"Our investor team believes there is tremendous opportunity and untapped potential in Sun-Times Media portfolio of newspapers and Web sites," Tyree said in a statement. "On the business side, our intentions are to grow the company by seeking new revenue opportunities, to adapt and lead change in the rapidly transforming news industry, and to become profitable."
A bankruptcy judge approved the sale to Tyree, who heads Mesirow Financial, on Oct. 8. Sun-Times Media filed for Chapter 11 bankruptcy protection in March, citing $479 million in assets and $801 million in debt. It has shed more than 400 jobs since late last year through layoffs and attrition.

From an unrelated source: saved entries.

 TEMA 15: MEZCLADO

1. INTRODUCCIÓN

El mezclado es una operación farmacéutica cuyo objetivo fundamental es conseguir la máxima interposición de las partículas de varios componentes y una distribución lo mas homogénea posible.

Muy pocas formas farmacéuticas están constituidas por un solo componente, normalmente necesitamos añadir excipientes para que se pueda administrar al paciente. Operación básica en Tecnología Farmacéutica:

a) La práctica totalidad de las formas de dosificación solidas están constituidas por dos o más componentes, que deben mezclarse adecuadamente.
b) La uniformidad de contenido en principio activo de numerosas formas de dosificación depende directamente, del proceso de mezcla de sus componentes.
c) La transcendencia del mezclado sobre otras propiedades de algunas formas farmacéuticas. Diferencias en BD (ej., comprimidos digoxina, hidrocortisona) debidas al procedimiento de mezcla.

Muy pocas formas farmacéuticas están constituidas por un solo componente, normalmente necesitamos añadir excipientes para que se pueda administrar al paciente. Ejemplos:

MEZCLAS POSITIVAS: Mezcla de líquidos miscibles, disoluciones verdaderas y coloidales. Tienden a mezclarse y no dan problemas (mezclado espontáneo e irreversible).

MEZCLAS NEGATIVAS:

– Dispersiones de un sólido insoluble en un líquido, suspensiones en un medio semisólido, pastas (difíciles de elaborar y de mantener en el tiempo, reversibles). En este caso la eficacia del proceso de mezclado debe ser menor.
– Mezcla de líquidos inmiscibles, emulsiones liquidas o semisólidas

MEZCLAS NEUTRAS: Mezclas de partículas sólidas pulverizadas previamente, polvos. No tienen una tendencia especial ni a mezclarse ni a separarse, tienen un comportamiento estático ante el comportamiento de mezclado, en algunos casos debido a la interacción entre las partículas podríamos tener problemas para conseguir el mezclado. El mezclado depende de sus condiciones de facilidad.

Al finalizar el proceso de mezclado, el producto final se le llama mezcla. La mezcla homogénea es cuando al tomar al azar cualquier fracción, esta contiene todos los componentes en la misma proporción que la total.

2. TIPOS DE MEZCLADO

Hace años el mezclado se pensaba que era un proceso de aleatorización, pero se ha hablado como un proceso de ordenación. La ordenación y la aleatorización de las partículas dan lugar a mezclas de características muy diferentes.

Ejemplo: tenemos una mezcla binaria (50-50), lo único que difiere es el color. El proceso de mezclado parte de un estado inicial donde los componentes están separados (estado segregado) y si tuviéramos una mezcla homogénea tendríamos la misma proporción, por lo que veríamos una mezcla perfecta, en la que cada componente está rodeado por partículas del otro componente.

If the Sun-Times had gone under, it would have left Chicago, a city of 3 million, with one major daily, the Chicago Tribune, whose parent company is also operating under bankruptcy protection. "We look forward to a long, prosperous future with our new owners," Sun-Times Media Holdings CEO and Vice Chairman Jeremy Halbreich said in a statement.
Among other concessions, Tyree asked unions to agree to lock in 15 percent pay cuts that were originally intended to be temporary.
"It was a tough road to get there for our unions," said Tom Thibeault, executive director of the Chicago Newspaper Guild. "So we're relieved and very happy."
The media group also reported Monday that the Chicago Sun-Times' weekday average circulation over the six months ending Sept. 30 declined 12 percent to 275,641 compared with the same period last year. Sunday circulation for the newspaper was down 1.8 percent to 251,260 and Saturday circulation was 210,027, down 7.9 percent.
The falling circulation was in line with expectations, the company said, and coincided with a rise in the single-copy cost of the newspaper from 50 cents to 75 cents. Meanwhile, home delivery circulation of the Chicago Sun-Times saw a 5.5 percent increase, the media group said.